The Need for Adult Education Is Not Being Met
The State of Michigan is not reaching nearly enough of the working-age adults who need adult education:
- Over 221,500 Michigan adults age 25-44 lack a high school diploma or GED, yet fewer than 7% are enrolled in adult education.
- More than 225,000 Michigan adults speak English less than “very well,” yet fewer than 5% enroll in English as a Second Language adult education programs.
- At least 60% of Michigan community college students per year need to take developmental (remedial) education classes at an additional cost due to not having mastered one or more skill areas needed for postsecondary education or training.
Michigan has greatly reduced its funding for adult education over the past 15 years. During budget years 1997 to 2001, state funding for adult education was at $80 million a year, but the Legislature cut funding drastically after that, to as low as $20 million annually. Adult education was funded at $22 million/year for several years, and last year the Legislature bumped up the funding to $25 million. However, the amount is actually $23.8 million because the money is given to Prosperity Regions rather than to providers directly, as has been done in the past. Each designated Prosperity Region deducts 5% as an administrative fee for allocating the money to providers within its jurisdiction.
As federal funding has also been reduced, total funding for adult education in Michigan has dropped from $96.3 million in 2001 to only $37.3 million in 2016. This has resulted in fewer people enrolling in and completing adult education programs. The decrease in total funding since 2001 has been accompanied by a 51% decline in enrollment, a 36% decrease in students completing a grade level and a 64% decrease in students completing and then advancing a grade level.
The 2017 State budget
Adult Education Eligibility: Currently, adult education is available to adults age 20 and over.

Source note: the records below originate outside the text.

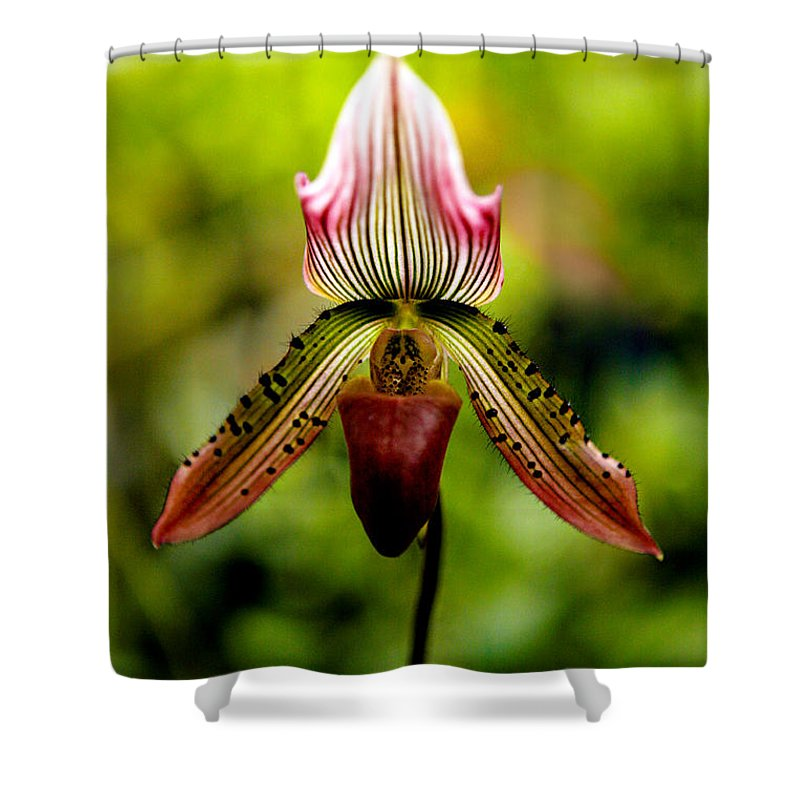 Orchid Shower Curtain featuring the photograph Singular Beauty by Marilyn Hunt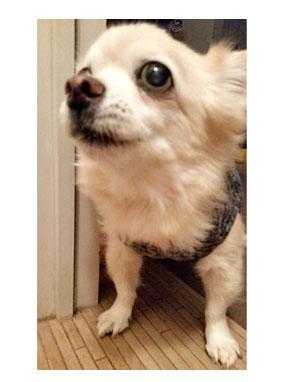 チワワ 老犬 福 吠 シッター 留守番 旅 世話 シニア ペット 心臓 心臓病 クッシング 爺 犬 まんが 漫画 マンガ
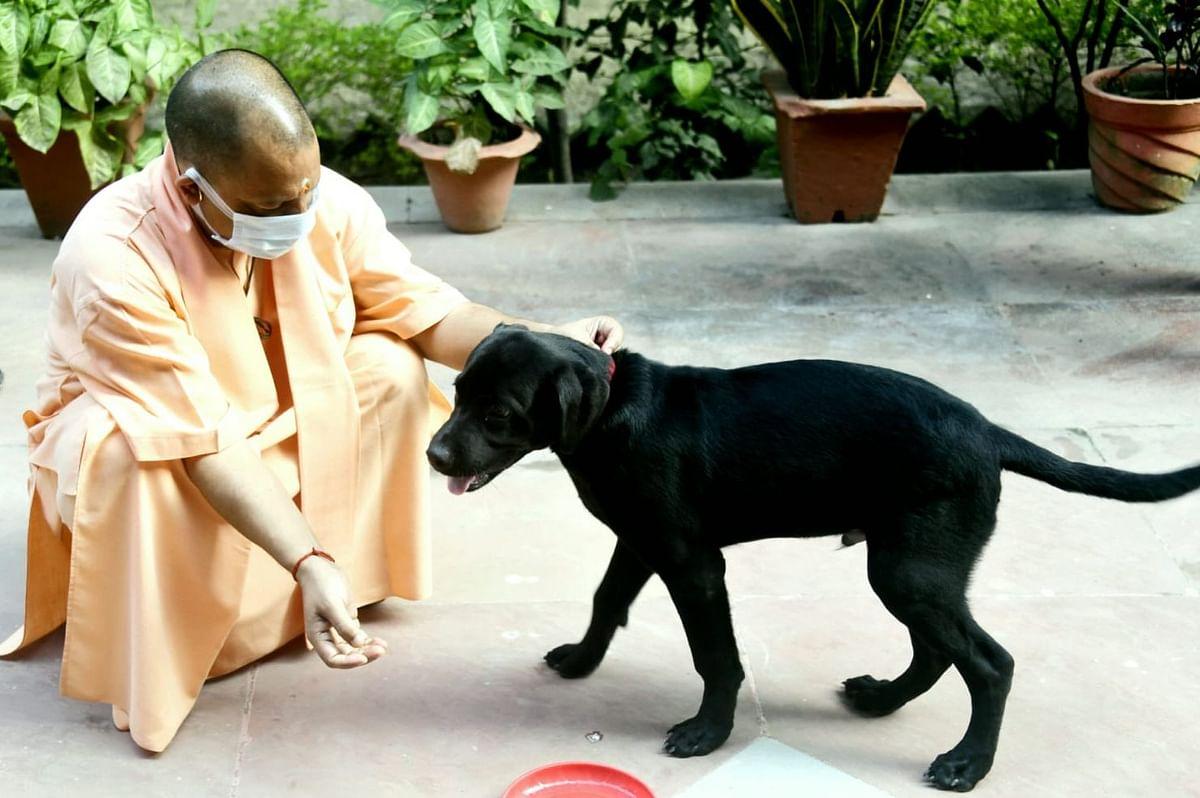 खास दोस्त गुल्लू के साथ खेलते दिखे CM योगी, पूछा हालचाल और हाथ मिलाना भी सिखाया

The governor has proposed boilerplate language expanding adult education eligibility to high school students and out-of-school youth under age 18, which would intensify the need for more funding. If the language expanding the eligibility is included in the final budget signed by the governor, it is likely many adult education programs would be strapped for money to the degree that they cannot serve their priority population (individuals over 20 years of age) effectively. The Legislature should not expand eligibility until after further discussion with service providers and not without sufficient funding in place.
Adult Education Funding: The governor’s proposed budget funds adult education at $25 million ($23.8 million after set-aside is deducted) for budget year 2017—the same amount as last year. The Michigan League for Public Policy recommends that the Legislature increase the adult education appropriation by a minimum of $10 million for budget year 2017. At an estimated cost of $1,240 per student, this would enable 8,000 more students to be served, and would enable adult education to serve the equivalent of 10% of students age 25-44 without a high school diploma.